I typically use Lugol's for microzooplankton samples and formalin for zooplankton; however, in one instance I used Lugol's to stain a zooplankton sample that was preserved with formalin so that I could look at some larger phytoplankton that had been captured in the 153 um zooplankton sample. A precipitate formed after adding the Lugol's, which made it a bit challenging to see everything properly.

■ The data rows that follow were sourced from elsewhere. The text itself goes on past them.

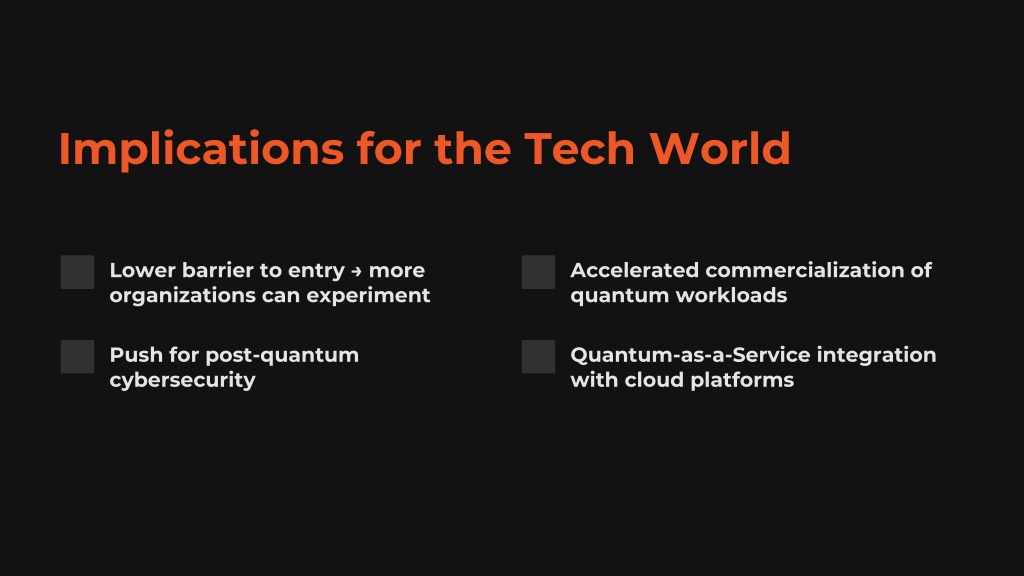 Implications for the Tech World

Lower barrier to entry → more organizations can experiment

Push for post-quantum cybersecurity

Accelerated commercialization of quantum workloads

Quantum-as-a-Service integration with cloud platforms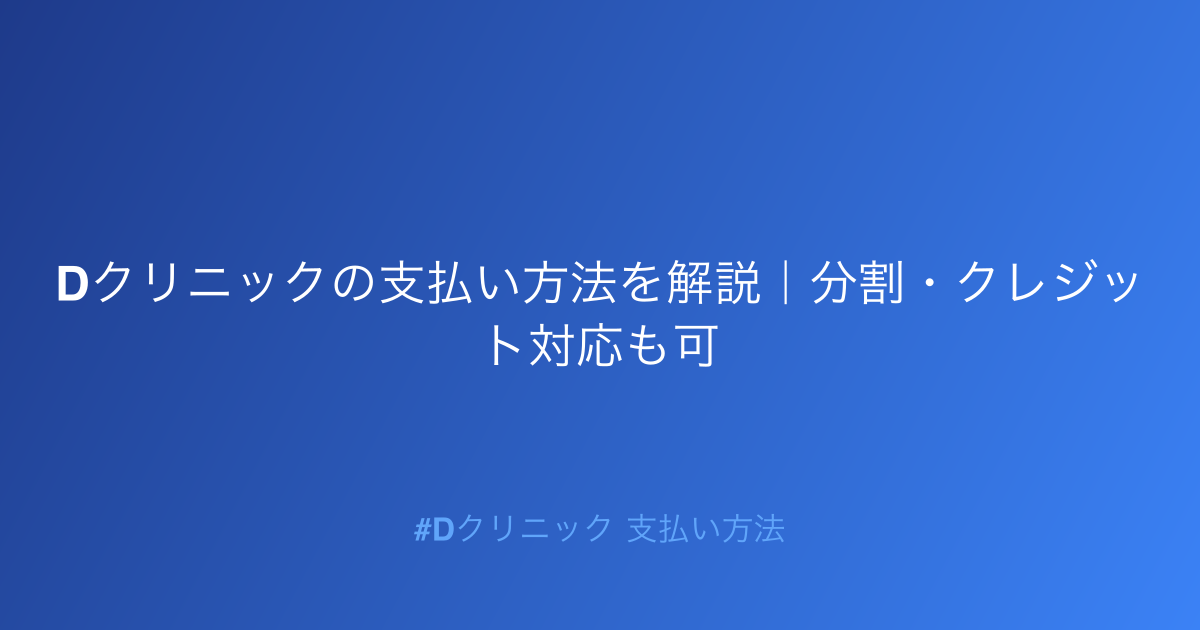 Dクリニックの支払い方法を解説｜分割・クレジット対応も可

#Dクリニック 支払い方法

I've heard who use both at the same time. But I don't know how meaningful. They are ideally used separately according to the desired protection level.

All best

In my experience when I've used Lugol's with formaldehyde, an annoying precipitate has formed, but perhaps you can rinse the formaldehyde off once the sample is preserved and then add Lugol's...I'm not sure I ever tried that, but maybe it will prevent or reduce the precipitation. Good luck!

It is better used separately. The only difference is that 4% formalin will preserve longer without fading away whereas plankton preserved using Lugol's solution with time may start fading away or become fainter in color.

How many months could be preserve (phytoplankton/zooplankton) using formaldehyde?